In 1935 MacArthur reverted to the rank of Major General and served as Chief Military Adviser to the Commonwealth Government of the Philippines, helping prepare the islands for independence. He retired from the Army in 1937 and was included on the retired lists with the rank of full general (and the rank of Field Marshal in the Philippine Army). In April 1938, while coming to terms with the death of his mother, who had lived with him for much of the time since the break up of his first marriage, he married 39-year-old Jean Faircloth. The couple’s only son, Arthur MacArthur IV, was born in 1938.
In July 1941 MacArthur was recalled to the Army and appointed Commanding General of the United States Armed Forces in the Far East. Following the Japanese attack on Pearl Harbour in December, he was promoted to full general and ordered to defend the Philippine islands from invasion.
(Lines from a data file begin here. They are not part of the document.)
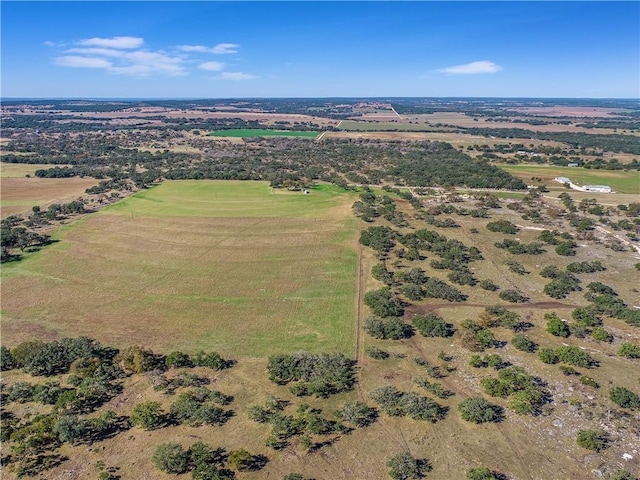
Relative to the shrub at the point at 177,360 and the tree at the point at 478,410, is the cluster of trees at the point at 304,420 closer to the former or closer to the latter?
the tree at the point at 478,410

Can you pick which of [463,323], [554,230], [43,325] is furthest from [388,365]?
[554,230]

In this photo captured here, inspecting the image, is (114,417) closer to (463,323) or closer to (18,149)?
(463,323)

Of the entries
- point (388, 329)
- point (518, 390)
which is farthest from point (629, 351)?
point (388, 329)

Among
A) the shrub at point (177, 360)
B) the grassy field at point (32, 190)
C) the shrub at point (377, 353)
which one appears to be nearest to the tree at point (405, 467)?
the shrub at point (377, 353)

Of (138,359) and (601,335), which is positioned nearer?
(138,359)

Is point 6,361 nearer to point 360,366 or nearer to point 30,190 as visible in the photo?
point 360,366
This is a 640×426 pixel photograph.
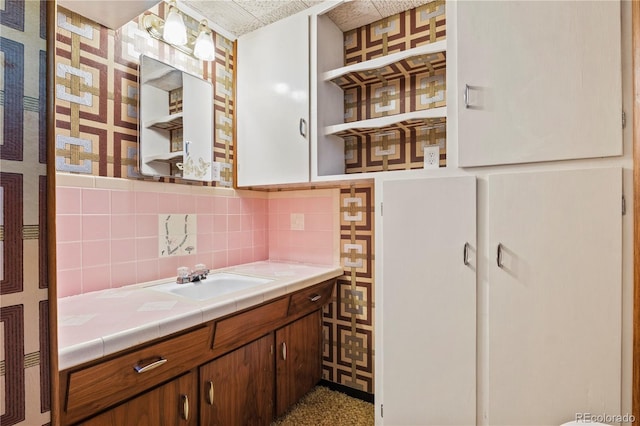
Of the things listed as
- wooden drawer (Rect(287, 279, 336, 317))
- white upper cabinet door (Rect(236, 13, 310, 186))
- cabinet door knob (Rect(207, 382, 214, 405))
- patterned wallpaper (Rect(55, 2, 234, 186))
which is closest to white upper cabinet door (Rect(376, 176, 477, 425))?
wooden drawer (Rect(287, 279, 336, 317))

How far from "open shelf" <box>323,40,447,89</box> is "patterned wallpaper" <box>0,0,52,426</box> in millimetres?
1443

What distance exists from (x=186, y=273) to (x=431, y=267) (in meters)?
1.27

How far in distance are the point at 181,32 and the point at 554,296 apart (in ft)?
6.96

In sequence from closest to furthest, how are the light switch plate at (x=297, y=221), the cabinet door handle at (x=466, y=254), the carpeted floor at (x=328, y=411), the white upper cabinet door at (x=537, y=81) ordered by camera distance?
the white upper cabinet door at (x=537, y=81)
the cabinet door handle at (x=466, y=254)
the carpeted floor at (x=328, y=411)
the light switch plate at (x=297, y=221)

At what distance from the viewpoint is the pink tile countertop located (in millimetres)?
928

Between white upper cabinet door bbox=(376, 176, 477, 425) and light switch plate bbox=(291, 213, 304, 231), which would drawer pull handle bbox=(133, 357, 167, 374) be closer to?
white upper cabinet door bbox=(376, 176, 477, 425)

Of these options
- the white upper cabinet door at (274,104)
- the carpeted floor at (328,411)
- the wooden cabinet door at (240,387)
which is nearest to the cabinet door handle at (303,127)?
the white upper cabinet door at (274,104)

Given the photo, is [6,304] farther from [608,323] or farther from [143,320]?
[608,323]

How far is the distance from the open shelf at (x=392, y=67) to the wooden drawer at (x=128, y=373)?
1535 millimetres

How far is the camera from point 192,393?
1.27 meters

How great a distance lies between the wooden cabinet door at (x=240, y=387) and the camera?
4.40ft

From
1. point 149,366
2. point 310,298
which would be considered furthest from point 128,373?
point 310,298

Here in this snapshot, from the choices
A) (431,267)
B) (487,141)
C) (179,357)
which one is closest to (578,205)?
(487,141)

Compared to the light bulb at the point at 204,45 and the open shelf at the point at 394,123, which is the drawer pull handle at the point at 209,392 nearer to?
the open shelf at the point at 394,123
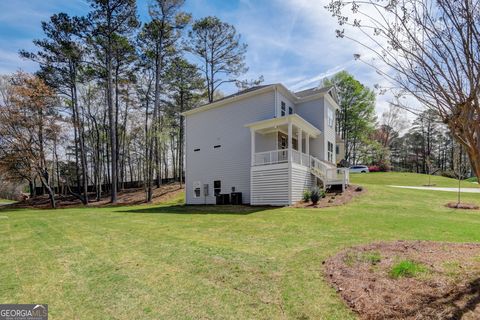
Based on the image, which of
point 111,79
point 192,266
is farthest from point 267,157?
point 111,79

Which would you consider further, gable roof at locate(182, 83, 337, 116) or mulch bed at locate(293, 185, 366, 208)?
gable roof at locate(182, 83, 337, 116)

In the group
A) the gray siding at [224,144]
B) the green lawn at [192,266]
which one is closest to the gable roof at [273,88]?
the gray siding at [224,144]

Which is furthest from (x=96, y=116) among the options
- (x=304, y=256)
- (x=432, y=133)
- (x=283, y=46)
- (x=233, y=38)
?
(x=432, y=133)

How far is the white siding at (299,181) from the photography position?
558 inches

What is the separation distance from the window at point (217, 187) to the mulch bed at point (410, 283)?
45.8ft

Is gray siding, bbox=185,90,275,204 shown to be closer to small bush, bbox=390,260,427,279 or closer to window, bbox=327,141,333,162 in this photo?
window, bbox=327,141,333,162

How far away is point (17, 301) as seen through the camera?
357 cm

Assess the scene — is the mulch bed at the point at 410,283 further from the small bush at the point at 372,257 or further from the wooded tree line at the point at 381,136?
the wooded tree line at the point at 381,136

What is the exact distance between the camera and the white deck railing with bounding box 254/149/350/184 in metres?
15.0

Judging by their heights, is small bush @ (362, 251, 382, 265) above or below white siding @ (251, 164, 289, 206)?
below

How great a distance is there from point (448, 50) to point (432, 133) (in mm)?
53345

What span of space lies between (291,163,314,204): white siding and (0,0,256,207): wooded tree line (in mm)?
13196

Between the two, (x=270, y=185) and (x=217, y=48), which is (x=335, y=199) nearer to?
(x=270, y=185)

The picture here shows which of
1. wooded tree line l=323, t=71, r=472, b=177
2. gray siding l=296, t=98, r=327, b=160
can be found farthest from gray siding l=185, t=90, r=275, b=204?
wooded tree line l=323, t=71, r=472, b=177
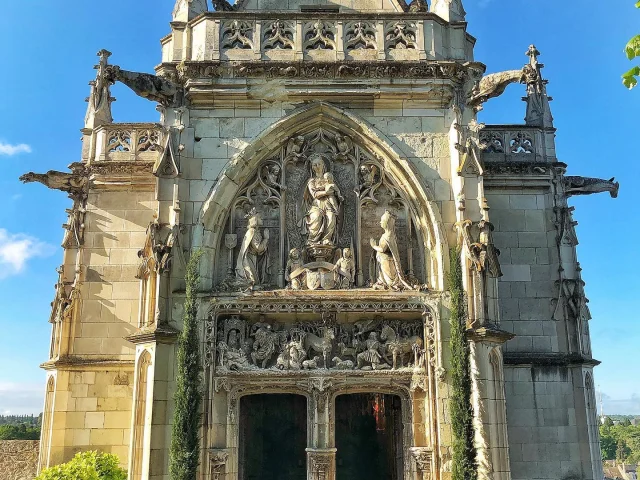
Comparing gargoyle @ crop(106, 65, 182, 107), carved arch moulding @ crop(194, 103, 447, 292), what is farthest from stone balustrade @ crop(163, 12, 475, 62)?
carved arch moulding @ crop(194, 103, 447, 292)

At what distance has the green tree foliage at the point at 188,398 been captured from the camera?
11.1m

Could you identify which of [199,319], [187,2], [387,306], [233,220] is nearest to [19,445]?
[199,319]

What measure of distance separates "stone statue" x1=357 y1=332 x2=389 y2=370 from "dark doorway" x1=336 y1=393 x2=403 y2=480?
157 cm

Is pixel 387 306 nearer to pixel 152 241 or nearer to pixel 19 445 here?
pixel 152 241

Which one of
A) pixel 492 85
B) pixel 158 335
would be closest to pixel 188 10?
pixel 492 85

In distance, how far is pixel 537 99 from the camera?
617 inches

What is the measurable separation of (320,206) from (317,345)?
9.49 ft

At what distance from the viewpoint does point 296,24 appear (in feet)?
44.7

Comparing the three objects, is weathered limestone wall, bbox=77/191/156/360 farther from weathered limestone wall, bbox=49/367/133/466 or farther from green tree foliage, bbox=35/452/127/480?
green tree foliage, bbox=35/452/127/480

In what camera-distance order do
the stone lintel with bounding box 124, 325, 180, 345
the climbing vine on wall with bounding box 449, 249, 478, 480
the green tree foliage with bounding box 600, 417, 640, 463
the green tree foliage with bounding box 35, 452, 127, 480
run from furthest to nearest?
the green tree foliage with bounding box 600, 417, 640, 463 < the stone lintel with bounding box 124, 325, 180, 345 < the green tree foliage with bounding box 35, 452, 127, 480 < the climbing vine on wall with bounding box 449, 249, 478, 480

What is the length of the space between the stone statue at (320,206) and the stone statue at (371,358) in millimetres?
2244

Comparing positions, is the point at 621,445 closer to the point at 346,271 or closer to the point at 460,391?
the point at 460,391

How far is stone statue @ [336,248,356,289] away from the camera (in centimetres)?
1256

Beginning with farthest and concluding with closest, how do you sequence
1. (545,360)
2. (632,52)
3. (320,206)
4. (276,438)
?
(276,438)
(545,360)
(320,206)
(632,52)
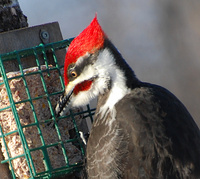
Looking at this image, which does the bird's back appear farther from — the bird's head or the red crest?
the red crest

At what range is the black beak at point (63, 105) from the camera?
5.03m

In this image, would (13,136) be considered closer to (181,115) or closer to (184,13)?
(181,115)

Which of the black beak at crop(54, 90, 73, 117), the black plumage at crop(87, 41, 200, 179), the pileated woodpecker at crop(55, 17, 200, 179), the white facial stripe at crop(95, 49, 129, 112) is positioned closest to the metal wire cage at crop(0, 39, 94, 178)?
the black beak at crop(54, 90, 73, 117)

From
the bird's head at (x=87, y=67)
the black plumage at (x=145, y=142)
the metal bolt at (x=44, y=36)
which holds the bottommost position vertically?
the black plumage at (x=145, y=142)

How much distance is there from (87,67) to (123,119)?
476 mm

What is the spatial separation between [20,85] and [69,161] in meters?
0.71

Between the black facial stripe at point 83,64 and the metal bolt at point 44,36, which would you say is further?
the metal bolt at point 44,36

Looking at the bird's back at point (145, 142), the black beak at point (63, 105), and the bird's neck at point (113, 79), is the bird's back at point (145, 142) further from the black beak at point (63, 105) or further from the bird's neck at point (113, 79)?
the black beak at point (63, 105)

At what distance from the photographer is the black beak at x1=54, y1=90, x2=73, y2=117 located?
16.5 feet

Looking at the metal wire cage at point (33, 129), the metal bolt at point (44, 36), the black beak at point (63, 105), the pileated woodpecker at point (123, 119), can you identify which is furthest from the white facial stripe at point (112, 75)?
the metal bolt at point (44, 36)

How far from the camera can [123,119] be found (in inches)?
192

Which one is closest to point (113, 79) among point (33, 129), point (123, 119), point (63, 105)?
point (123, 119)

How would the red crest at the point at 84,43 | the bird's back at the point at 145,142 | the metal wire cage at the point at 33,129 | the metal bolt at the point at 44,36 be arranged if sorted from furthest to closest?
the metal bolt at the point at 44,36 → the metal wire cage at the point at 33,129 → the red crest at the point at 84,43 → the bird's back at the point at 145,142

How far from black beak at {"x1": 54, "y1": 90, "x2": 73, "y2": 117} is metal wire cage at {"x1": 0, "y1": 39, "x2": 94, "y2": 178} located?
7 cm
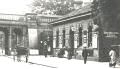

However, with the military situation rapidly deteriorating, he was ordered to leave on 22 February 1942 delivering his famous parting message ‘I shall return’. As Supreme Commander of the Allied Forces in the SouthWest Pacific Area he initially had his command base in Melbourne where he arrived on 21 March but his headquarters were relocated in Brisbane from 20 July. In 1944 he returned to the Philippines and in December was promoted to the rank of General of the Army: Manila was liberated on 5 February 1945. At one stage it was envisaged that Macarthur would lead a massive invasion of Japan, an outcome which did not eventuate with the Emperor’s announcement of a Japanese surrender following the dropping of the atomic bombs on Hiroshima and Nagasaki. Instead it was MacArthur who formally received the Japanese surrender in September 1945.
Between 1946 and 1948 MacArthur, as Supreme Commander of the Allied powers, was responsible for overseeing the reconstruction of Japan, including creating the constitution promulgated in 1946. The new Japanese government took power in 1949. In the following year MacArthur was named Commander of all United Nations forces in Korea to lead the Allied counter offensive against North Korea. However in April 1951 he was recalled by President Truman after issuing a unilateral ultimatum to Mainland China. On 19 April in his farewell address to the US Congress, MacArthur concluded with reference to the old soldiers’ barracks ballad, ‘Old soldiers never die, they just fade away’.
After one unsuccessful attempt to run as a Republican for the US presidency, MacArthur spent his last years in New York apart from one visit to the Philippines in 1961 where he was decorated with the Philippine Legion of Honor. In May 1962 at West Point, when receiving the Sylvanus Thayer Award, he delivered his famous ‘Duty, Honor, Country’ valedictory speech. 
On 5 April 1964 he died in Washington, survived by his wife (who died in 2000 at the age of 101) and was buried in his mother’s birthplace-Norfolk, Virginia. DC. To date MacArthur and his father remain as one of only two father-son combinations both to have received the Congressional Medal of Honor.